## What needs to be done
Reproduce the complete set of records, exactly as they appear.

## Material provided
=== Section Start ===

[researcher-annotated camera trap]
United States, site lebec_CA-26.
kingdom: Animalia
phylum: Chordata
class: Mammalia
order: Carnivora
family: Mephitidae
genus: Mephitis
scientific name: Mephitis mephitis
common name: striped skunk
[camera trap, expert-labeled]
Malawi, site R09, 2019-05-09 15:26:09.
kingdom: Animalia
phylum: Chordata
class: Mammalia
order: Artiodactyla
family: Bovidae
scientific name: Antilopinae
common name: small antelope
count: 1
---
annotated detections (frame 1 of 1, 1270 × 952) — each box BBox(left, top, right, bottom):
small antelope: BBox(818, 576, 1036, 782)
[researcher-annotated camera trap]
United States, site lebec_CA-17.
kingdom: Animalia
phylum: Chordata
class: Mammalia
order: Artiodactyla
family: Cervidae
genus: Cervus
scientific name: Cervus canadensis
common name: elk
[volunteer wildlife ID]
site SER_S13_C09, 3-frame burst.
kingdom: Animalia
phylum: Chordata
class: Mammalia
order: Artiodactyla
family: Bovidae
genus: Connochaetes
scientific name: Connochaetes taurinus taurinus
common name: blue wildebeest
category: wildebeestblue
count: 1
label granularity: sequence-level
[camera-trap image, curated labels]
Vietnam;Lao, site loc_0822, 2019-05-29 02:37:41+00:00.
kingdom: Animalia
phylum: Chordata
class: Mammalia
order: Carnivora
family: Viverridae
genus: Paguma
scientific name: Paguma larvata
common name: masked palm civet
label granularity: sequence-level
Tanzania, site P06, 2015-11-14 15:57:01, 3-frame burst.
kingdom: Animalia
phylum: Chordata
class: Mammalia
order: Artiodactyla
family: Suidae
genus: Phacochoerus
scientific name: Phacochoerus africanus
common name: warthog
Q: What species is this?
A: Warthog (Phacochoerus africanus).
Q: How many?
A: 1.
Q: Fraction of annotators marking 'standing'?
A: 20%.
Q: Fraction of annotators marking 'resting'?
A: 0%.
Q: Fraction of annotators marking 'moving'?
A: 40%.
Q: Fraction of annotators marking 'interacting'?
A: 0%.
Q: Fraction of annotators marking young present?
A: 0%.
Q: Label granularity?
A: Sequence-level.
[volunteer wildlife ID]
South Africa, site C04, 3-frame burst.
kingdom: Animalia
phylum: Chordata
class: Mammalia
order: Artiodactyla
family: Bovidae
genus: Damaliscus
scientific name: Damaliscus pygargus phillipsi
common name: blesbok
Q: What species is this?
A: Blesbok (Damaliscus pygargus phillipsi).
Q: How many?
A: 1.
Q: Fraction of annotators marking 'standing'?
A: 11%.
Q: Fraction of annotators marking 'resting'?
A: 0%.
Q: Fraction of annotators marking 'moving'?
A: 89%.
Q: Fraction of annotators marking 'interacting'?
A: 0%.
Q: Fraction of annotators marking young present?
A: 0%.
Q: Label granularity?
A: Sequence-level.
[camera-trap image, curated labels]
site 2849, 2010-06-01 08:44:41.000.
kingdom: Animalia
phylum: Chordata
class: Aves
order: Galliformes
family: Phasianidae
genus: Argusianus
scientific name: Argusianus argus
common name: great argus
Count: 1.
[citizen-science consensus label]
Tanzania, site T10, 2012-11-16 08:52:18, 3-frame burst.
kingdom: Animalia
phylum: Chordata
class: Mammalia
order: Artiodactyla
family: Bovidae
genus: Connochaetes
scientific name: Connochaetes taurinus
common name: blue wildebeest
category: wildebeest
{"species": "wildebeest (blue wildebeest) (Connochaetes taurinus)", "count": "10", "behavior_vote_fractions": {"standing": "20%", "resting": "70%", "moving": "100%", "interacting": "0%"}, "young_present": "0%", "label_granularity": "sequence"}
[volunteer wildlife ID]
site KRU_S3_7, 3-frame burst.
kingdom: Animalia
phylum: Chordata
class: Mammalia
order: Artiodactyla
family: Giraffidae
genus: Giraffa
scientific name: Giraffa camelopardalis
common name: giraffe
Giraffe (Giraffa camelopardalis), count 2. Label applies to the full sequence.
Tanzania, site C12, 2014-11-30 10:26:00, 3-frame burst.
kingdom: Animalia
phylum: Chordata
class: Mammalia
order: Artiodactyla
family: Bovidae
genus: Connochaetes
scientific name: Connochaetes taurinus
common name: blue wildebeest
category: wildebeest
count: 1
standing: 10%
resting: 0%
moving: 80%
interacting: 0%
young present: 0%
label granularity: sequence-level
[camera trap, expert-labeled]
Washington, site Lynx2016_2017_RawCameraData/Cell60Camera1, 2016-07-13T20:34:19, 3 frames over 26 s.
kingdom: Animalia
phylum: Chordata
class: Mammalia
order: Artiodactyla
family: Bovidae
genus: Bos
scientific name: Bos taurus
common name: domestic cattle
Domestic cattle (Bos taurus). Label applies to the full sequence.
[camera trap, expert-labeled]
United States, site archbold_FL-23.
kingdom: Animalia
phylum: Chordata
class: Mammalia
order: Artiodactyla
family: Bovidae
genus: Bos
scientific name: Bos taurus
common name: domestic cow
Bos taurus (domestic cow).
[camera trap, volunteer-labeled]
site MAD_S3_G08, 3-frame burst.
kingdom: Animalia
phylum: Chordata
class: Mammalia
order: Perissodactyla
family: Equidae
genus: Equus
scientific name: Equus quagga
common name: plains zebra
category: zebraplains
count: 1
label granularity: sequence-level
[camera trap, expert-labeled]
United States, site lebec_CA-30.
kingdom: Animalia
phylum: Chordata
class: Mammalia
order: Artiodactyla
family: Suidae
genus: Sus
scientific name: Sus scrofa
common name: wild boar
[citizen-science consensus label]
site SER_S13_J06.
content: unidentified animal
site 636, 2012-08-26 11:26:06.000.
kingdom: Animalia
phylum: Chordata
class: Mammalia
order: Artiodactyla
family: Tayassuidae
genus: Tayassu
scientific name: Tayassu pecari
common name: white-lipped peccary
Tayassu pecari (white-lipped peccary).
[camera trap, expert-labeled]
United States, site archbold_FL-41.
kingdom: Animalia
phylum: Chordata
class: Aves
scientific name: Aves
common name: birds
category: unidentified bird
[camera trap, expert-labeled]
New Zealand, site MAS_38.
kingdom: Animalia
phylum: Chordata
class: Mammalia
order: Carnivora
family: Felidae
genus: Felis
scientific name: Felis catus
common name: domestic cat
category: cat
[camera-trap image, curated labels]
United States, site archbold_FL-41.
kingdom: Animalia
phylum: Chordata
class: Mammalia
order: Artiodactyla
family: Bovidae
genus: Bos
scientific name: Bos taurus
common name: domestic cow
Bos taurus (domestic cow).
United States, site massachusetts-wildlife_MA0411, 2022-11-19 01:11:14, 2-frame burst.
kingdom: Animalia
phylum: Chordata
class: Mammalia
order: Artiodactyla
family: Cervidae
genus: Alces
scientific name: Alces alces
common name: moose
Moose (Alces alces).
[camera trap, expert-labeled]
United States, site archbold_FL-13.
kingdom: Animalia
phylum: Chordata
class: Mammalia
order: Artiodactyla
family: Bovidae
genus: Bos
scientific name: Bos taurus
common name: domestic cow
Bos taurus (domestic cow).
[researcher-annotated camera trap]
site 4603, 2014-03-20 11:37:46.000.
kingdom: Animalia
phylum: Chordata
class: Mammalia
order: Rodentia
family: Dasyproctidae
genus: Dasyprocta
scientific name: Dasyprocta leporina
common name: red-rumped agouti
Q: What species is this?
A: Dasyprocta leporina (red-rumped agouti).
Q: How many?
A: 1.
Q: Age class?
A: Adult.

=== Section End ===

## Expected output
[researcher-annotated camera trap]
United States, site lebec_CA-26.
kingdom: Animalia
phylum: Chordata
class: Mammalia
order: Carnivora
family: Mephitidae
genus: Mephitis
scientific name: Mephitis mephitis
common name: striped skunk
[camera trap, expert-labeled]
Malawi, site R09, 2019-05-09 15:26:09.
kingdom: Animalia
phylum: Chordata
class: Mammalia
order: Artiodactyla
family: Bovidae
scientific name: Antilopinae
common name: small antelope
count: 1
---
annotated detections (frame 1 of 1, 1270 × 952) — each box BBox(left, top, right, bottom):
small antelope: BBox(818, 576, 1036, 782)
[researcher-annotated camera trap]
United States, site lebec_CA-17.
kingdom: Animalia
phylum: Chordata
class: Mammalia
order: Artiodactyla
family: Cervidae
genus: Cervus
scientific name: Cervus canadensis
common name: elk
[volunteer wildlife ID]
site SER_S13_C09, 3-frame burst.
kingdom: Animalia
phylum: Chordata
class: Mammalia
order: Artiodactyla
family: Bovidae
genus: Connochaetes
scientific name: Connochaetes taurinus taurinus
common name: blue wildebeest
category: wildebeestblue
count: 1
label granularity: sequence-level
[camera-trap image, curated labels]
Vietnam;Lao, site loc_0822, 2019-05-29 02:37:41+00:00.
kingdom: Animalia
phylum: Chordata
class: Mammalia
order: Carnivora
family: Viverridae
genus: Paguma
scientific name: Paguma larvata
common name: masked palm civet
label granularity: sequence-level
Tanzania, site P06, 2015-11-14 15:57:01, 3-frame burst.
kingdom: Animalia
phylum: Chordata
class: Mammalia
order: Artiodactyla
family: Suidae
genus: Phacochoerus
scientific name: Phacochoerus africanus
common name: warthog
Q: What species is this?
A: Warthog (Phacochoerus africanus).
Q: How many?
A: 1.
Q: Fraction of annotators marking 'standing'?
A: 20%.
Q: Fraction of annotators marking 'resting'?
A: 0%.
Q: Fraction of annotators marking 'moving'?
A: 40%.
Q: Fraction of annotators marking 'interacting'?
A: 0%.
Q: Fraction of annotators marking young present?
A: 0%.
Q: Label granularity?
A: Sequence-level.
[volunteer wildlife ID]
South Africa, site C04, 3-frame burst.
kingdom: Animalia
phylum: Chordata
class: Mammalia
order: Artiodactyla
family: Bovidae
genus: Damaliscus
scientific name: Damaliscus pygargus phillipsi
common name: blesbok
Q: What species is this?
A: Blesbok (Damaliscus pygargus phillipsi).
Q: How many?
A: 1.
Q: Fraction of annotators marking 'standing'?
A: 11%.
Q: Fraction of annotators marking 'resting'?
A: 0%.
Q: Fraction of annotators marking 'moving'?
A: 89%.
Q: Fraction of annotators marking 'interacting'?
A: 0%.
Q: Fraction of annotators marking young present?
A: 0%.
Q: Label granularity?
A: Sequence-level.
[camera-trap image, curated labels]
site 2849, 2010-06-01 08:44:41.000.
kingdom: Animalia
phylum: Chordata
class: Aves
order: Galliformes
family: Phasianidae
genus: Argusianus
scientific name: Argusianus argus
common name: great argus
Count: 1.
[citizen-science consensus label]
Tanzania, site T10, 2012-11-16 08:52:18, 3-frame burst.
kingdom: Animalia
phylum: Chordata
class: Mammalia
order: Artiodactyla
family: Bovidae
genus: Connochaetes
scientific name: Connochaetes taurinus
common name: blue wildebeest
category: wildebeest
{"species": "wildebeest (blue wildebeest) (Connochaetes taurinus)", "count": "10", "behavior_vote_fractions": {"standing": "20%", "resting": "70%", "moving": "100%", "interacting": "0%"}, "young_present": "0%", "label_granularity": "sequence"}
[volunteer wildlife ID]
site KRU_S3_7, 3-frame burst.
kingdom: Animalia
phylum: Chordata
class: Mammalia
order: Artiodactyla
family: Giraffidae
genus: Giraffa
scientific name: Giraffa camelopardalis
common name: giraffe
Giraffe (Giraffa camelopardalis), count 2. Label applies to the full sequence.
Tanzania, site C12, 2014-11-30 10:26:00, 3-frame burst.
kingdom: Animalia
phylum: Chordata
class: Mammalia
order: Artiodactyla
family: Bovidae
genus: Connochaetes
scientific name: Connochaetes taurinus
common name: blue wildebeest
category: wildebeest
count: 1
standing: 10%
resting: 0%
moving: 80%
interacting: 0%
young present: 0%
label granularity: sequence-level
[camera trap, expert-labeled]
Washington, site Lynx2016_2017_RawCameraData/Cell60Camera1, 2016-07-13T20:34:19, 3 frames over 26 s.
kingdom: Animalia
phylum: Chordata
class: Mammalia
order: Artiodactyla
family: Bovidae
genus: Bos
scientific name: Bos taurus
common name: domestic cattle
Domestic cattle (Bos taurus). Label applies to the full sequence.
[camera trap, expert-labeled]
United States, site archbold_FL-23.
kingdom: Animalia
phylum: Chordata
class: Mammalia
order: Artiodactyla
family: Bovidae
genus: Bos
scientific name: Bos taurus
common name: domestic cow
Bos taurus (domestic cow).
[camera trap, volunteer-labeled]
site MAD_S3_G08, 3-frame burst.
kingdom: Animalia
phylum: Chordata
class: Mammalia
order: Perissodactyla
family: Equidae
genus: Equus
scientific name: Equus quagga
common name: plains zebra
category: zebraplains
count: 1
label granularity: sequence-level
[camera trap, expert-labeled]
United States, site lebec_CA-30.
kingdom: Animalia
phylum: Chordata
class: Mammalia
order: Artiodactyla
family: Suidae
genus: Sus
scientific name: Sus scrofa
common name: wild boar
[citizen-science consensus label]
site SER_S13_J06.
content: unidentified animal
site 636, 2012-08-26 11:26:06.000.
kingdom: Animalia
phylum: Chordata
class: Mammalia
order: Artiodactyla
family: Tayassuidae
genus: Tayassu
scientific name: Tayassu pecari
common name: white-lipped peccary
Tayassu pecari (white-lipped peccary).
[camera trap, expert-labeled]
United States, site archbold_FL-41.
kingdom: Animalia
phylum: Chordata
class: Aves
scientific name: Aves
common name: birds
category: unidentified bird
[camera trap, expert-labeled]
New Zealand, site MAS_38.
kingdom: Animalia
phylum: Chordata
class: Mammalia
order: Carnivora
family: Felidae
genus: Felis
scientific name: Felis catus
common name: domestic cat
category: cat
[camera-trap image, curated labels]
United States, site archbold_FL-41.
kingdom: Animalia
phylum: Chordata
class: Mammalia
order: Artiodactyla
family: Bovidae
genus: Bos
scientific name: Bos taurus
common name: domestic cow
Bos taurus (domestic cow).
United States, site massachusetts-wildlife_MA0411, 2022-11-19 01:11:14, 2-frame burst.
kingdom: Animalia
phylum: Chordata
class: Mammalia
order: Artiodactyla
family: Cervidae
genus: Alces
scientific name: Alces alces
common name: moose
Moose (Alces alces).
[camera trap, expert-labeled]
United States, site archbold_FL-13.
kingdom: Animalia
phylum: Chordata
class: Mammalia
order: Artiodactyla
family: Bovidae
genus: Bos
scientific name: Bos taurus
common name: domestic cow
Bos taurus (domestic cow).
[researcher-annotated camera trap]
site 4603, 2014-03-20 11:37:46.000.
kingdom: Animalia
phylum: Chordata
class: Mammalia
order: Rodentia
family: Dasyproctidae
genus: Dasyprocta
scientific name: Dasyprocta leporina
common name: red-rumped agouti
Q: What species is this?
A: Dasyprocta leporina (red-rumped agouti).
Q: How many?
A: 1.
Q: Age class?
A: Adult.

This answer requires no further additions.